In the autumn of 1922 the startling events in the Near East and the uncertainty as to what foreign policy for Italy would grow out of the coup d’état of Mussolini postponed for a few months the Anglo-French rupture over reparations. Poincaré’s mind was made up. But the negotiations with Turkey and the assembling of the Lausanne Conference were coupled with the downfall of Lloyd George and the consequent General Election. When the British electorate returned a Conservative majority, it was believed that the new Government, presided over by Mr. Bonar Law, would be more amenable to the French arguments. Lord Curzon, who remained as foreign secretary, was showing himself very friendly to France at Lausanne. Poincaré believed that the time had come to have the Reparations Commission declare Germany in default. But opposition developed as strong as under the Lloyd George Government. Bonar Law had failed to recall Lord d’Abernon from Berlin, and Sir John Bradbury was not superseded in the Reparations Commission. The British ambassador to Berlin and the British member of the Reparations Commission had been considered “creatures of Lloyd George,” and their retention came as a blow to French public opinion.
In view of British opposition to going into the Ruhr, M. Poincaré might have postponed this fateful action had it been in his power to do so. But this was the program for carrying out which he had been put in power just a year earlier. The break had been as imminent with the British then. Public opinion was growing impatient, and it is beyond doubt that the Chamber of Deputies, after the Christmas recess, would have refused a vote of confidence if the Poincaré Cabinet had held back any longer. In judging the responsibility for what followed, we must remember that it was with Poincaré what it frequently is with a leader in a crisis: go ahead or get out. The policy adopted in such a case does not represent the sober judgment of the statesman, but only the determination of the politician to remain in power.

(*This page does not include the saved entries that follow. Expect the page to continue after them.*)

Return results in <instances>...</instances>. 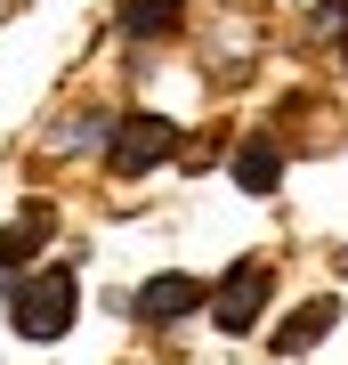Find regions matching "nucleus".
I'll return each instance as SVG.
<instances>
[{
	"instance_id": "nucleus-4",
	"label": "nucleus",
	"mask_w": 348,
	"mask_h": 365,
	"mask_svg": "<svg viewBox=\"0 0 348 365\" xmlns=\"http://www.w3.org/2000/svg\"><path fill=\"white\" fill-rule=\"evenodd\" d=\"M194 300H203V284H194V276H154V284L138 292V317H146V325H179Z\"/></svg>"
},
{
	"instance_id": "nucleus-5",
	"label": "nucleus",
	"mask_w": 348,
	"mask_h": 365,
	"mask_svg": "<svg viewBox=\"0 0 348 365\" xmlns=\"http://www.w3.org/2000/svg\"><path fill=\"white\" fill-rule=\"evenodd\" d=\"M332 317H340L332 300H308V309H300L292 325H275V357H300V349H316V341L332 333Z\"/></svg>"
},
{
	"instance_id": "nucleus-3",
	"label": "nucleus",
	"mask_w": 348,
	"mask_h": 365,
	"mask_svg": "<svg viewBox=\"0 0 348 365\" xmlns=\"http://www.w3.org/2000/svg\"><path fill=\"white\" fill-rule=\"evenodd\" d=\"M211 309H219V325H227V333H251V325H259V309H268V268L243 260L219 292H211Z\"/></svg>"
},
{
	"instance_id": "nucleus-7",
	"label": "nucleus",
	"mask_w": 348,
	"mask_h": 365,
	"mask_svg": "<svg viewBox=\"0 0 348 365\" xmlns=\"http://www.w3.org/2000/svg\"><path fill=\"white\" fill-rule=\"evenodd\" d=\"M179 25V0H130L122 9V33H170Z\"/></svg>"
},
{
	"instance_id": "nucleus-1",
	"label": "nucleus",
	"mask_w": 348,
	"mask_h": 365,
	"mask_svg": "<svg viewBox=\"0 0 348 365\" xmlns=\"http://www.w3.org/2000/svg\"><path fill=\"white\" fill-rule=\"evenodd\" d=\"M65 325H73V268H41L16 292V333L25 341H57Z\"/></svg>"
},
{
	"instance_id": "nucleus-2",
	"label": "nucleus",
	"mask_w": 348,
	"mask_h": 365,
	"mask_svg": "<svg viewBox=\"0 0 348 365\" xmlns=\"http://www.w3.org/2000/svg\"><path fill=\"white\" fill-rule=\"evenodd\" d=\"M170 138H179V130H170L162 114H122V138L105 146V170H114V179H138L146 163L170 155Z\"/></svg>"
},
{
	"instance_id": "nucleus-6",
	"label": "nucleus",
	"mask_w": 348,
	"mask_h": 365,
	"mask_svg": "<svg viewBox=\"0 0 348 365\" xmlns=\"http://www.w3.org/2000/svg\"><path fill=\"white\" fill-rule=\"evenodd\" d=\"M275 170H284V155H275V146H268V138H251V146H243V155H235V179H243V187H251V195H268V187H275Z\"/></svg>"
},
{
	"instance_id": "nucleus-8",
	"label": "nucleus",
	"mask_w": 348,
	"mask_h": 365,
	"mask_svg": "<svg viewBox=\"0 0 348 365\" xmlns=\"http://www.w3.org/2000/svg\"><path fill=\"white\" fill-rule=\"evenodd\" d=\"M33 235H49V211H25V227H0V268H16L25 260V244Z\"/></svg>"
}]
</instances>
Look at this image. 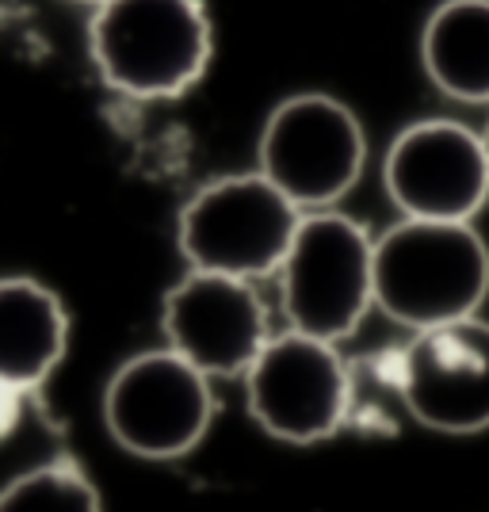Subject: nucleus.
I'll return each mask as SVG.
<instances>
[{
    "mask_svg": "<svg viewBox=\"0 0 489 512\" xmlns=\"http://www.w3.org/2000/svg\"><path fill=\"white\" fill-rule=\"evenodd\" d=\"M69 352V310L31 276L0 279V390H39Z\"/></svg>",
    "mask_w": 489,
    "mask_h": 512,
    "instance_id": "11",
    "label": "nucleus"
},
{
    "mask_svg": "<svg viewBox=\"0 0 489 512\" xmlns=\"http://www.w3.org/2000/svg\"><path fill=\"white\" fill-rule=\"evenodd\" d=\"M398 394L417 425L447 436L489 428V321L413 333L398 356Z\"/></svg>",
    "mask_w": 489,
    "mask_h": 512,
    "instance_id": "10",
    "label": "nucleus"
},
{
    "mask_svg": "<svg viewBox=\"0 0 489 512\" xmlns=\"http://www.w3.org/2000/svg\"><path fill=\"white\" fill-rule=\"evenodd\" d=\"M482 142H486V157H489V123H486V130H482Z\"/></svg>",
    "mask_w": 489,
    "mask_h": 512,
    "instance_id": "15",
    "label": "nucleus"
},
{
    "mask_svg": "<svg viewBox=\"0 0 489 512\" xmlns=\"http://www.w3.org/2000/svg\"><path fill=\"white\" fill-rule=\"evenodd\" d=\"M88 58L130 100H180L214 58L203 0H107L88 20Z\"/></svg>",
    "mask_w": 489,
    "mask_h": 512,
    "instance_id": "1",
    "label": "nucleus"
},
{
    "mask_svg": "<svg viewBox=\"0 0 489 512\" xmlns=\"http://www.w3.org/2000/svg\"><path fill=\"white\" fill-rule=\"evenodd\" d=\"M0 512H104L96 482L69 455L16 474L0 490Z\"/></svg>",
    "mask_w": 489,
    "mask_h": 512,
    "instance_id": "13",
    "label": "nucleus"
},
{
    "mask_svg": "<svg viewBox=\"0 0 489 512\" xmlns=\"http://www.w3.org/2000/svg\"><path fill=\"white\" fill-rule=\"evenodd\" d=\"M73 4H88V8L96 12V8H100V4H107V0H73Z\"/></svg>",
    "mask_w": 489,
    "mask_h": 512,
    "instance_id": "14",
    "label": "nucleus"
},
{
    "mask_svg": "<svg viewBox=\"0 0 489 512\" xmlns=\"http://www.w3.org/2000/svg\"><path fill=\"white\" fill-rule=\"evenodd\" d=\"M245 402L272 440L310 448L344 428L352 409V375L337 344L287 329L249 367Z\"/></svg>",
    "mask_w": 489,
    "mask_h": 512,
    "instance_id": "7",
    "label": "nucleus"
},
{
    "mask_svg": "<svg viewBox=\"0 0 489 512\" xmlns=\"http://www.w3.org/2000/svg\"><path fill=\"white\" fill-rule=\"evenodd\" d=\"M279 291L295 333L341 344L375 306V237L341 211L302 214Z\"/></svg>",
    "mask_w": 489,
    "mask_h": 512,
    "instance_id": "4",
    "label": "nucleus"
},
{
    "mask_svg": "<svg viewBox=\"0 0 489 512\" xmlns=\"http://www.w3.org/2000/svg\"><path fill=\"white\" fill-rule=\"evenodd\" d=\"M302 211L260 172H234L203 184L176 218V245L192 272L260 279L283 268Z\"/></svg>",
    "mask_w": 489,
    "mask_h": 512,
    "instance_id": "3",
    "label": "nucleus"
},
{
    "mask_svg": "<svg viewBox=\"0 0 489 512\" xmlns=\"http://www.w3.org/2000/svg\"><path fill=\"white\" fill-rule=\"evenodd\" d=\"M383 188L405 218L470 222L489 199L486 142L455 119L409 123L386 150Z\"/></svg>",
    "mask_w": 489,
    "mask_h": 512,
    "instance_id": "8",
    "label": "nucleus"
},
{
    "mask_svg": "<svg viewBox=\"0 0 489 512\" xmlns=\"http://www.w3.org/2000/svg\"><path fill=\"white\" fill-rule=\"evenodd\" d=\"M256 165L302 214L333 211L360 184L367 134L356 111L325 92H298L272 107L260 130Z\"/></svg>",
    "mask_w": 489,
    "mask_h": 512,
    "instance_id": "5",
    "label": "nucleus"
},
{
    "mask_svg": "<svg viewBox=\"0 0 489 512\" xmlns=\"http://www.w3.org/2000/svg\"><path fill=\"white\" fill-rule=\"evenodd\" d=\"M107 436L138 459L192 455L214 425V386L172 348L138 352L104 386Z\"/></svg>",
    "mask_w": 489,
    "mask_h": 512,
    "instance_id": "6",
    "label": "nucleus"
},
{
    "mask_svg": "<svg viewBox=\"0 0 489 512\" xmlns=\"http://www.w3.org/2000/svg\"><path fill=\"white\" fill-rule=\"evenodd\" d=\"M489 295V245L470 222L402 218L375 237V306L413 333L478 318Z\"/></svg>",
    "mask_w": 489,
    "mask_h": 512,
    "instance_id": "2",
    "label": "nucleus"
},
{
    "mask_svg": "<svg viewBox=\"0 0 489 512\" xmlns=\"http://www.w3.org/2000/svg\"><path fill=\"white\" fill-rule=\"evenodd\" d=\"M428 81L459 104H489V0H440L421 31Z\"/></svg>",
    "mask_w": 489,
    "mask_h": 512,
    "instance_id": "12",
    "label": "nucleus"
},
{
    "mask_svg": "<svg viewBox=\"0 0 489 512\" xmlns=\"http://www.w3.org/2000/svg\"><path fill=\"white\" fill-rule=\"evenodd\" d=\"M161 333L207 379H245L268 348V306L249 279L192 272L161 302Z\"/></svg>",
    "mask_w": 489,
    "mask_h": 512,
    "instance_id": "9",
    "label": "nucleus"
}]
</instances>
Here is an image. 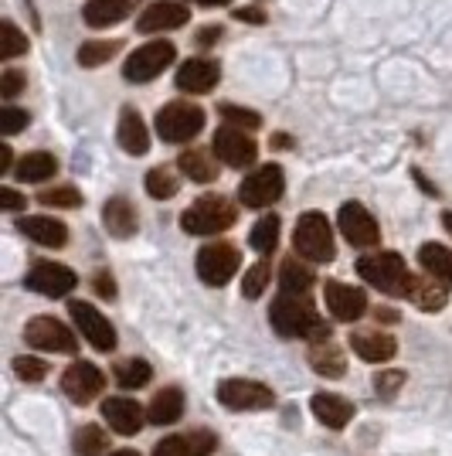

In December Poincaré had conferred with Bonar Law and Mussolini in London. He knew what was ahead of him. He conferred with his Cabinet, who agreed that the Chamber of Deputies would give the Government a free hand only if the course of action France intended to take in the matter of reparations was definitely stated. Poincaré appeared before the Chamber on December 16 and declared that France was determined upon measures of coercion against Germany, as authorized by the Treaty of Versailles, with or without the coöperation of Great Britain. A vote of confidence was accorded by an overwhelming majority.